Over an hour and several celebrities later (Ellen had her pic taken with Mark Hamill and got a great shot of Hulk Hogan’s back) we were summoned to a raised circle where she would be presented with her award. After holding it for a ninety second chat with a couple of attractive young people who presented it to her she had to present it back (not on camera). Her actual statuette would be engraved with her name and shipped to her at a later date. The award was just a prop that was used over and over to each person who won.
But we could finally go inside! We made our way into the cavernous sound stage that was already rockin’. In the techno-rock din and chaos our seats were not to be found. We figured, since Ellen had won best actress they’d want her pretty close to the front. Nope. Not even the middle. Friendly but hurried ushers guided us up to the bleachers in the back to sit and wonder how Ellen was going to make it back down to the stage. We told people that she was a nominee. They
replied that they had a plan if she won (we still weren’t supposed to tell anyone). So we sat and ate some very unfortunate food and avoided drinking Jim Beam and Dr. Pepper in plastic cups (no kidding) while we watched what everyone at home watched: a two hour commercial for future video games with only the briefest and rarest interruptions to present an award. I believe only three awards were actually presented during the show. Even though Portal 2 won best PC game, best Multi-player, best performance by a human male, best performance by a human female and best Downloadable Content, a total of five awards, no one from Valve ever took the stage. No acceptance speeches, nothing but a five second clip in which all the awards Portal 2 had won were listed.

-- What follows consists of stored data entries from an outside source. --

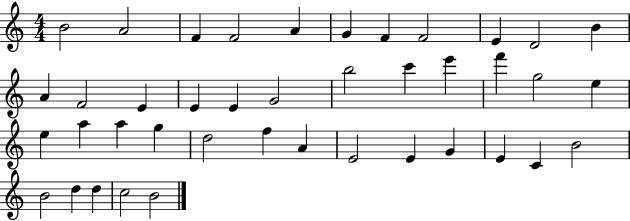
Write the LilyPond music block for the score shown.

{
  \clef treble
  \numericTimeSignature
  \time 4/4
  \key c \major
  b'2 a'2 | f'4 f'2 a'4 | g'4 f'4 f'2 | e'4 d'2 b'4 | \break a'4 f'2 e'4 | e'4 e'4 g'2 | b''2 c'''4 e'''4 | f'''4 g''2 e''4 | \break e''4 a''4 a''4 g''4 | d''2 f''4 a'4 | e'2 e'4 g'4 | e'4 c'4 b'2 | \break b'2 d''4 d''4 | c''2 b'2 | \bar "|."
}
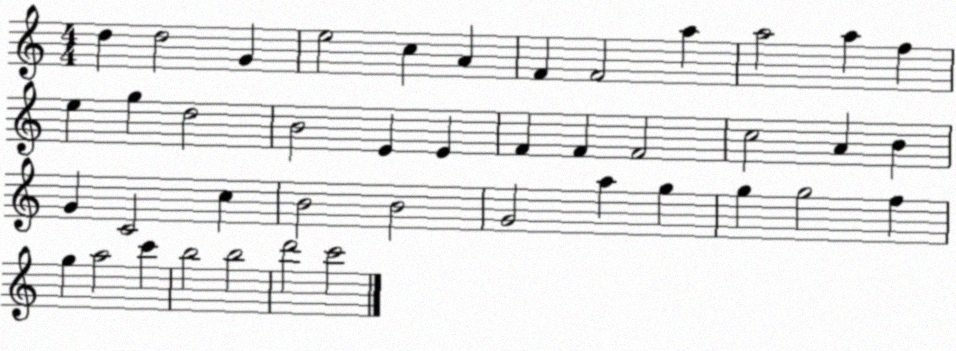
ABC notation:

X:1
T:Untitled
M:4/4
L:1/4
K:C
d d2 G e2 c A F F2 a a2 a f e g d2 B2 E E F F F2 c2 A B G C2 c B2 B2 G2 a g g g2 f g a2 c' b2 b2 d'2 c'2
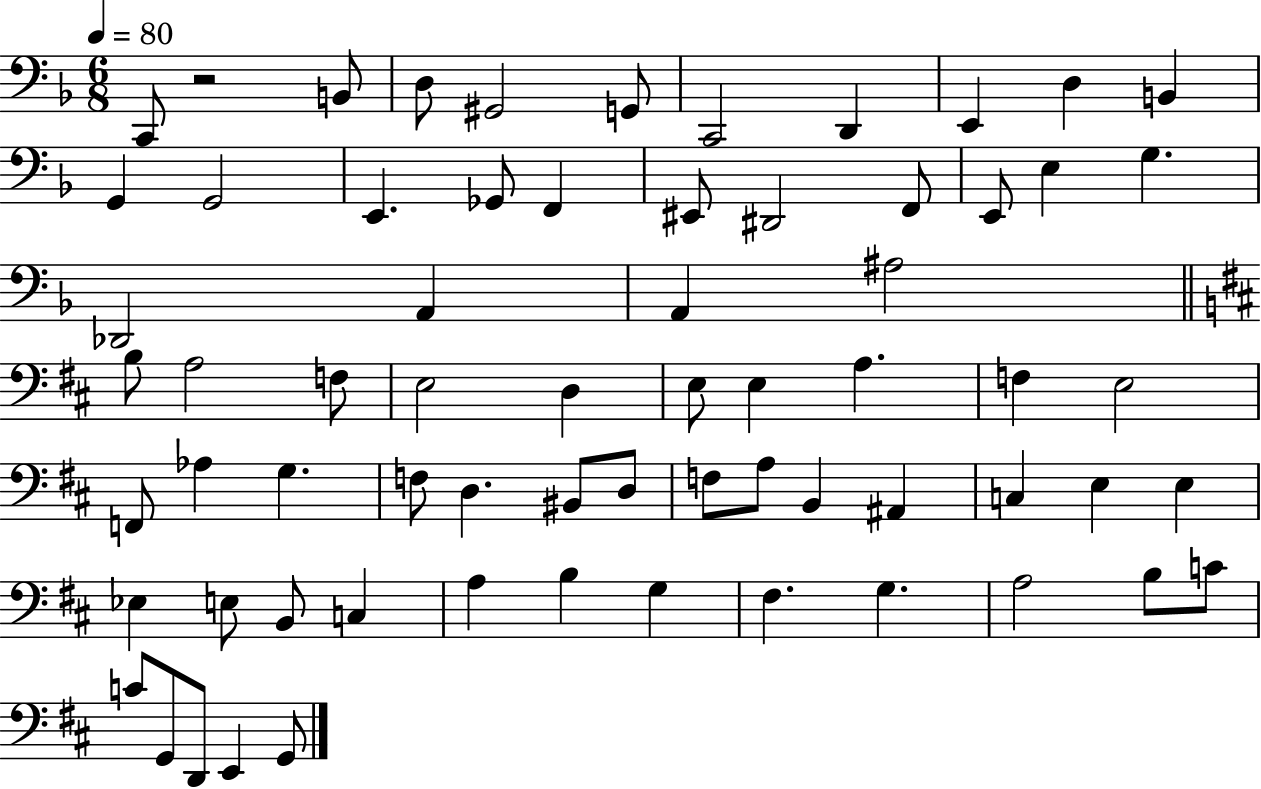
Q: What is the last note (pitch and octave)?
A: G2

But don’t get me wrong, we had a great time. We truly did. It was very entertaining in a sort of apocalyptic-end times-we-don’t-know-what-to-do-but-we’re-gonna-do-it-loud-and-frenetic kind of way. It was a wonderful, exciting, and absolutely weird experience and I’m so thankful that Ellen and I got to go. To spend time with our friends at Valve and peer into the heart of Hollywood and the bowels of the entertainment industry was thrilling, unique and unforgettable. We’re so glad to be back home.